La teoria della complessità, verrebbe da dire, è un argomento difficile. Innanzitutto, perché la complessità esiste molto più nella pratica che nella teoria. In secondo luogo, perché implica un modo di pensare aperto, lontano dalle banalizzazioni, orientato a guardare al lungo termine e alla profondità dei fenomeni, oltre le apparenze lineari e dentro le coevoluzioni meno ovvie. Il che è più facile a dirsi che a farsi.
Un esempio? Consideriamo una domanda apparentemente semplice: la moltiplicazione delle fotografie resa possibile dalla tecnologia digitale ha conseguenze positive o negative? Kate Eichhorn ne parla introducendo il suo bellissimo libro: “The end of forgetting. Growing up with social media” (Harvard University Press, 2019). La possibilità di fotografare senza limiti i bambini e i giovani, di condividere le foto online, di connettere le persone a distanza grazie alle immagini digitali dei familiari e degli amici è stato un meraviglioso arricchimento della società. Ma ha anche costruito una gabbia di memorie che non scompaiono mai e che in qualche misura mettono in discussione il passaggio del tempo: «Si può mai superare l’infanzia se la sua immagine persiste indipendentemente dalla volontà dei soggetti fotografati?» si domanda Eichhorn.
Come si è visto nella pluridecennale narrazione dello sviluppo di internet, una tecnologia ecosistemica non si comprende senza consapevolezza della complessità. Ma la banalizzazione è una tentazione troppo forte. E questo spiega perché nell’analisi della rete digitale le incomprensioni hanno superato le conoscenze sostanziate e solidamente convincenti per tutti. Le incomprensioni logicamente si sono annidate soprattutto nelle culture estremiste: la convenzionale banalizzazione dei molti che hanno detto che internet “cambia tutto” e lo scettico ostruzionismo di chi ha visto nella tecnologia più le conseguenze negative sull’esistente che le opportunità positive sulla progettazione dell’avvenire. Ma anche per chi coltiva atteggiamenti meno estremi, la complessità nasconde conseguenze indirette che emergono alla coscienza in ritardo rispetto ai fatti.

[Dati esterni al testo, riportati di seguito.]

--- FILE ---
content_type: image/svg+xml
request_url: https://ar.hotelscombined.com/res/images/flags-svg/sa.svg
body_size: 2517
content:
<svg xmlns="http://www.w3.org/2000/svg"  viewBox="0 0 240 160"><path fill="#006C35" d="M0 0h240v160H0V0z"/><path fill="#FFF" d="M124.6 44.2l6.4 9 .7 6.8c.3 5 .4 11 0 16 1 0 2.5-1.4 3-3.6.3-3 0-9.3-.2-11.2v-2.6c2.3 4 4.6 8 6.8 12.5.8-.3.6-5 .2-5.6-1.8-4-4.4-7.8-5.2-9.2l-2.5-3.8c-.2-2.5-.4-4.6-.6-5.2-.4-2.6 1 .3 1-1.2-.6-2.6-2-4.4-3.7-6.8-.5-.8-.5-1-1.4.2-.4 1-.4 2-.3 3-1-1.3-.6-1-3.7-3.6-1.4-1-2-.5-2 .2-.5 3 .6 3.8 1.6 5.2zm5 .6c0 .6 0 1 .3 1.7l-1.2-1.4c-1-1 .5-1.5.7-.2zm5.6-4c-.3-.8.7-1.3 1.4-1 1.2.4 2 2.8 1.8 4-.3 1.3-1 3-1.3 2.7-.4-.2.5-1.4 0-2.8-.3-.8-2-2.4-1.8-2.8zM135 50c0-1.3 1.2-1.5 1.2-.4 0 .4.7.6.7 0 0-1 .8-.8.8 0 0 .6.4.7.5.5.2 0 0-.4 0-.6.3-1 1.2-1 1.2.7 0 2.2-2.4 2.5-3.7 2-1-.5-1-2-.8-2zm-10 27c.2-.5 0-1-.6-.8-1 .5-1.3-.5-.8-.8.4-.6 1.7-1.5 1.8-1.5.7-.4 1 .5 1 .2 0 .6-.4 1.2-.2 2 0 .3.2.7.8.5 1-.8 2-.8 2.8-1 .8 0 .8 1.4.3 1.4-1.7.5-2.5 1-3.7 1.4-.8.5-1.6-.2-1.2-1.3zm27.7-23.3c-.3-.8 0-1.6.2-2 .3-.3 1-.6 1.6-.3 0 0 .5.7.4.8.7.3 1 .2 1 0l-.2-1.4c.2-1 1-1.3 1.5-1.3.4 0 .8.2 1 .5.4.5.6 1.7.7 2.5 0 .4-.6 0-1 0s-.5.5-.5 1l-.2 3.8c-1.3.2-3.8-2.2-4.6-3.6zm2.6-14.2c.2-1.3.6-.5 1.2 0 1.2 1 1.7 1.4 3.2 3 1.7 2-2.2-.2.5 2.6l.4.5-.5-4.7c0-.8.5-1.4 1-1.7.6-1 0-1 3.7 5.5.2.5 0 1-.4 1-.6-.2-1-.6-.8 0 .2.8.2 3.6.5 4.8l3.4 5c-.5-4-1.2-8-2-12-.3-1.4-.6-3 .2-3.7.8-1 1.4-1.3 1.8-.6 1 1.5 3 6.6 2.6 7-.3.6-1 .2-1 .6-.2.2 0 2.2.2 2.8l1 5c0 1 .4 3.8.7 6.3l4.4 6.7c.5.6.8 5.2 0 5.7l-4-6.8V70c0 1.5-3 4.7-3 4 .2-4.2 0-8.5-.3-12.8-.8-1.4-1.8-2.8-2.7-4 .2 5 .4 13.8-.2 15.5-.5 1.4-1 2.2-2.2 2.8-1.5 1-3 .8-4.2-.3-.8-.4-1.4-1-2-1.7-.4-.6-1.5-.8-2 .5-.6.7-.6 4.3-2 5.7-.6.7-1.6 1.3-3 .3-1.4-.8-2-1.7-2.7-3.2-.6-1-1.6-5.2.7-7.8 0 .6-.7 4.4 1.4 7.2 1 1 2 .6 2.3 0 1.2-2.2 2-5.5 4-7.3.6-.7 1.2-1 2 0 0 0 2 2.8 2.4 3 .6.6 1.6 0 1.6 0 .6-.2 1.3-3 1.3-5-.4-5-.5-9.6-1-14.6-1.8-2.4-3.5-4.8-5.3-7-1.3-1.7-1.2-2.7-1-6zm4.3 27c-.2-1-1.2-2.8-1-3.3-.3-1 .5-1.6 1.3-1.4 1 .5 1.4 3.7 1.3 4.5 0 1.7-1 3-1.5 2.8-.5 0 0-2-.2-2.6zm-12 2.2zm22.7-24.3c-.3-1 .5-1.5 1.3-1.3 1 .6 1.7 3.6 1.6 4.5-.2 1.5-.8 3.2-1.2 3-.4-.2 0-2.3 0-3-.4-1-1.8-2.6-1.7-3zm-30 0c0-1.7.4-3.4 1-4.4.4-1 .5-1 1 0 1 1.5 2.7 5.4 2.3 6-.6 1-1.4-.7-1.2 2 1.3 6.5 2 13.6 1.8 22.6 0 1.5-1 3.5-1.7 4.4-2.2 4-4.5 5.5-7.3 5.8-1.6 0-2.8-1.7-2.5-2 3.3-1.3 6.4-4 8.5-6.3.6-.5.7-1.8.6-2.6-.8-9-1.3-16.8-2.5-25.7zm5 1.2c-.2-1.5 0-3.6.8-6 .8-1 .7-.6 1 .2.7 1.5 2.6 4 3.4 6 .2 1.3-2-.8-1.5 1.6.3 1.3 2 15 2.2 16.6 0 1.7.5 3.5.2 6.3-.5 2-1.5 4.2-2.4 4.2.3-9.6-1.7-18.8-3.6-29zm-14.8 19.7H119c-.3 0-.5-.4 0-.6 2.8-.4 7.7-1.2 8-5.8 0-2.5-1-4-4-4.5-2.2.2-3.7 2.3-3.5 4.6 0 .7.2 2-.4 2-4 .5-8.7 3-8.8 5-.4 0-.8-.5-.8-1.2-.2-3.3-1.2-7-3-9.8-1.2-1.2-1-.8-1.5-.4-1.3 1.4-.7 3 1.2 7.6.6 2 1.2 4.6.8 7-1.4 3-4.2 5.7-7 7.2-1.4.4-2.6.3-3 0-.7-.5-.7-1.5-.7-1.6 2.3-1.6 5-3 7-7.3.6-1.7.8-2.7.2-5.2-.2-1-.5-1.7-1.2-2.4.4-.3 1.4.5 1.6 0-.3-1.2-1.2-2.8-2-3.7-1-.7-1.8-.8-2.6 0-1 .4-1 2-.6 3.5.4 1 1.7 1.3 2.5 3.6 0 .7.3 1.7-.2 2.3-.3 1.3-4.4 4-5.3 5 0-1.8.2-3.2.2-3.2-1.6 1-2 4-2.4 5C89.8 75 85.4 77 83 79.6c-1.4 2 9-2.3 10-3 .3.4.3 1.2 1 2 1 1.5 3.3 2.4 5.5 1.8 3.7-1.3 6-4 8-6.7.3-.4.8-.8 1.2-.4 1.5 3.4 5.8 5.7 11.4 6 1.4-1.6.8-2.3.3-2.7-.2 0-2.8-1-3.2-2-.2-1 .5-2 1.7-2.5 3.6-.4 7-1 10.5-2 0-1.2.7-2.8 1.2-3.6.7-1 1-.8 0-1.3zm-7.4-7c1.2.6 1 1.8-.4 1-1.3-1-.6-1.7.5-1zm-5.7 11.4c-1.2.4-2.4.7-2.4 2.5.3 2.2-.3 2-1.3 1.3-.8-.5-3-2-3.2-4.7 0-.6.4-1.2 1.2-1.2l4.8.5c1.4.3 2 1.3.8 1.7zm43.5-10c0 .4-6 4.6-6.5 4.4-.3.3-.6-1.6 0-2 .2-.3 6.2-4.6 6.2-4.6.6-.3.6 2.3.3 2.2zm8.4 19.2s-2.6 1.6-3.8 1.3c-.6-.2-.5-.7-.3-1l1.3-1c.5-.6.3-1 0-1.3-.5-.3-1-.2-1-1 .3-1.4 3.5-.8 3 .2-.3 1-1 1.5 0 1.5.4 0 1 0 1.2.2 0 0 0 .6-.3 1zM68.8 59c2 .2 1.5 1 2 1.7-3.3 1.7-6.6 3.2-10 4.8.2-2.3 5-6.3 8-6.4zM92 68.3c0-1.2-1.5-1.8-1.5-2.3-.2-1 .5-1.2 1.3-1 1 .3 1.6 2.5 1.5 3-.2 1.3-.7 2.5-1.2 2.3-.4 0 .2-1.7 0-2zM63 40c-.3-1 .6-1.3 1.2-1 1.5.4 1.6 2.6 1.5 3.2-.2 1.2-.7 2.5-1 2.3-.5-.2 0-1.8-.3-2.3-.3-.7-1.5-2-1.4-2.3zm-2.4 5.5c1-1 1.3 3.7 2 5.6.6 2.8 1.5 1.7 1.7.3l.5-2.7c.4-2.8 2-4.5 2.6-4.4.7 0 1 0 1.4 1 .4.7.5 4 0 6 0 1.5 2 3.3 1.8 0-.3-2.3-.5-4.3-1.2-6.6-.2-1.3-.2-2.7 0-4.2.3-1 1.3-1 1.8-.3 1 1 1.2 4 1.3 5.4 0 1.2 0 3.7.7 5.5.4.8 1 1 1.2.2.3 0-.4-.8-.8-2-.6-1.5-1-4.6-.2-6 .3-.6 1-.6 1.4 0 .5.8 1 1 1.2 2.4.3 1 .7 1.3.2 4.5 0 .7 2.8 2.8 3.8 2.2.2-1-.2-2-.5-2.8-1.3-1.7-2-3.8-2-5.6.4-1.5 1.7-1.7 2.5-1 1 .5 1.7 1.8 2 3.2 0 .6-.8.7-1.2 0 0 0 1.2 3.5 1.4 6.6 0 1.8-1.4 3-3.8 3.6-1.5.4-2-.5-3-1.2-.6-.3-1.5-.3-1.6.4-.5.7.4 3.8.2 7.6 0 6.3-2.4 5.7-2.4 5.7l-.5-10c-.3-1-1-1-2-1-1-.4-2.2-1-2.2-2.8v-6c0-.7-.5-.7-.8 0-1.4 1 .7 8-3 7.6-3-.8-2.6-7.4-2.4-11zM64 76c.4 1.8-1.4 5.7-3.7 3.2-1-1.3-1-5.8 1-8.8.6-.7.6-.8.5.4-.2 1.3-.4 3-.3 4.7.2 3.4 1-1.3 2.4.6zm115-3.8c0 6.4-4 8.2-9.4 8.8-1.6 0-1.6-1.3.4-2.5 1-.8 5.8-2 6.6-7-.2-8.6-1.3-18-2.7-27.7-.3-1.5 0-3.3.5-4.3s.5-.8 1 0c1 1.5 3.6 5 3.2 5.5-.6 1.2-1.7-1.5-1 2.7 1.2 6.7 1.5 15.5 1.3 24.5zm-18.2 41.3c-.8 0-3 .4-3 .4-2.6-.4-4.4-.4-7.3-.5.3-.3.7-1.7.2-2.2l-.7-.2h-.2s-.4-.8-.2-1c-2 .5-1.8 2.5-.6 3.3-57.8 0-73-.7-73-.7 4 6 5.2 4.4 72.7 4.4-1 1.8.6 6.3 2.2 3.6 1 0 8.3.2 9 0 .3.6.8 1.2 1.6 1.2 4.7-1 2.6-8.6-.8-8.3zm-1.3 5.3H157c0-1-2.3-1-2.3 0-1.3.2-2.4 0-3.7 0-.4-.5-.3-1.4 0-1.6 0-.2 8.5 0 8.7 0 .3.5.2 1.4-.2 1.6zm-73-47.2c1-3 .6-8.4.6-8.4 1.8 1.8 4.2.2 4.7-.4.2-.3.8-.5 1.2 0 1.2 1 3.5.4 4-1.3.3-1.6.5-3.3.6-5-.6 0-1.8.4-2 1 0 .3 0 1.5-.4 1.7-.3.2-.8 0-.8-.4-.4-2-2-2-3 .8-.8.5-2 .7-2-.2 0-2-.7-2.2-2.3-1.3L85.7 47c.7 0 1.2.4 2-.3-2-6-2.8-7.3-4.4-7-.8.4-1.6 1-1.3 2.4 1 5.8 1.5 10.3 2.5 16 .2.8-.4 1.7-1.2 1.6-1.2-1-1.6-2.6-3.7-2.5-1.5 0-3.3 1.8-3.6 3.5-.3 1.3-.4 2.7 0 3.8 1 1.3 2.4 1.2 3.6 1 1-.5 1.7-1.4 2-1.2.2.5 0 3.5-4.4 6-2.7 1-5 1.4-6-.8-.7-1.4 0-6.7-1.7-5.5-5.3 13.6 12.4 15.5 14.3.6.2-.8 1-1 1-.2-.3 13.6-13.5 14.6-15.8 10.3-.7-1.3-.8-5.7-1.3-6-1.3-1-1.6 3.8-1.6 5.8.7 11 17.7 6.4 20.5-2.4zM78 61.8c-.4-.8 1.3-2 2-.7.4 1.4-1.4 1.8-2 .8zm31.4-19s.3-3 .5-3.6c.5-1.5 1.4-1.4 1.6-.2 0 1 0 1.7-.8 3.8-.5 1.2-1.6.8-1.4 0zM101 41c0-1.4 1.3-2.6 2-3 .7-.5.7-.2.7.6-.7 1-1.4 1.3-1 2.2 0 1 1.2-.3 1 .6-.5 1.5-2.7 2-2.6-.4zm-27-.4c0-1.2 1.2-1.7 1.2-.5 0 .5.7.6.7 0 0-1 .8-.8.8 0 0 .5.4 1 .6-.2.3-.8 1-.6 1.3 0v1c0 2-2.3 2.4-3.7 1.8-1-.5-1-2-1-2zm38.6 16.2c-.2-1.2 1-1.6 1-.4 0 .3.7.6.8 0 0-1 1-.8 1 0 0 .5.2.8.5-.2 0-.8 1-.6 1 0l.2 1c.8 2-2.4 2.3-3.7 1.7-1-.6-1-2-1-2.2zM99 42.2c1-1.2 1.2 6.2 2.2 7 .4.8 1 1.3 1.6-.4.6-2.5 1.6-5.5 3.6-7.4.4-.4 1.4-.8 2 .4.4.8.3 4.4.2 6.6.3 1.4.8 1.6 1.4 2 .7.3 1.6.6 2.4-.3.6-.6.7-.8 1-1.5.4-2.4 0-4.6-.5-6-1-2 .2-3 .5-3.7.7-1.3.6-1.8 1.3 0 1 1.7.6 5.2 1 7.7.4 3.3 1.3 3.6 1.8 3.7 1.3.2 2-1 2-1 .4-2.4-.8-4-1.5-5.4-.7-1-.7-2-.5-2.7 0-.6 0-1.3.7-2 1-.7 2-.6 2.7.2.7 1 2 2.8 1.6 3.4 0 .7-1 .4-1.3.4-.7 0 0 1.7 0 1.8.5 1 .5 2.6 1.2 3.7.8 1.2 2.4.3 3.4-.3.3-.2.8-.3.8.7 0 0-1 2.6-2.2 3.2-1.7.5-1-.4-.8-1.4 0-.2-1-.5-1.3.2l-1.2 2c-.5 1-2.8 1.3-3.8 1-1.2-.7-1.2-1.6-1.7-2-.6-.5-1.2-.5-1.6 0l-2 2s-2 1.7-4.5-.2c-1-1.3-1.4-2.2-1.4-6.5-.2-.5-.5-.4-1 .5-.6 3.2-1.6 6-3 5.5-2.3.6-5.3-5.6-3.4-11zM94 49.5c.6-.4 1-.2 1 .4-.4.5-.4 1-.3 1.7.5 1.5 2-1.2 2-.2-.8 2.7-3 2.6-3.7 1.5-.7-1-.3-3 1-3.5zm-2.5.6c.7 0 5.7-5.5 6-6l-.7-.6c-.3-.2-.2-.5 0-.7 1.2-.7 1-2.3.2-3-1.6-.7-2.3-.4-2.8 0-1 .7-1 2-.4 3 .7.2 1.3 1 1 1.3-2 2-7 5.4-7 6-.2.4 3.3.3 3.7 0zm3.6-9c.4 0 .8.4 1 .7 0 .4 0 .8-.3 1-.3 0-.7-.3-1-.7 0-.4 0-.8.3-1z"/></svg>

Le fotografie, appunto, che molti ricominciano a stampare e a conservare in album cartacei per goderne in modo consapevole del tempo che passa, oggi sono entrate in un nuovo contesto: sono diventate dati che alimentano un’economia totalmente separata dalle relazioni umane implicate da quelle immagini e che si basa sullo sviluppo di una tecnologia come l’intelligenza artificiale. Che a sua volta non si comprende senza un approccio serenamente consapevole della complessità. Chiara Sottocorona ne parla in un libro intitolato “A.I. Challenge. Amica o nemica? Come l’intelligenza artificiale cambia la nostra vita” (Hoepli 2019). Sottocorona ha fatto ricerca e giornalismo sulla tecnologia digitale fin dall’inizio dell’esplosione di internet e non ha mai cessato di studiare: questo la rende una voce autentica e non unilaterale. La sua ricostruzione della vicenda dell’intelligenza artificiale porta il lettore attraverso le sue dinamiche immediate, per arrivare a porre le domande umanamente più rilevanti, dai diritti umani alla polarizzazione economica e cognitiva. Se l’attualità è soprattutto americana e asiatica, la prospettiva potrebbe essere prevalentemente europea. Purché a quelle domande umanamente rilevanti si dia l’importanza che meritano.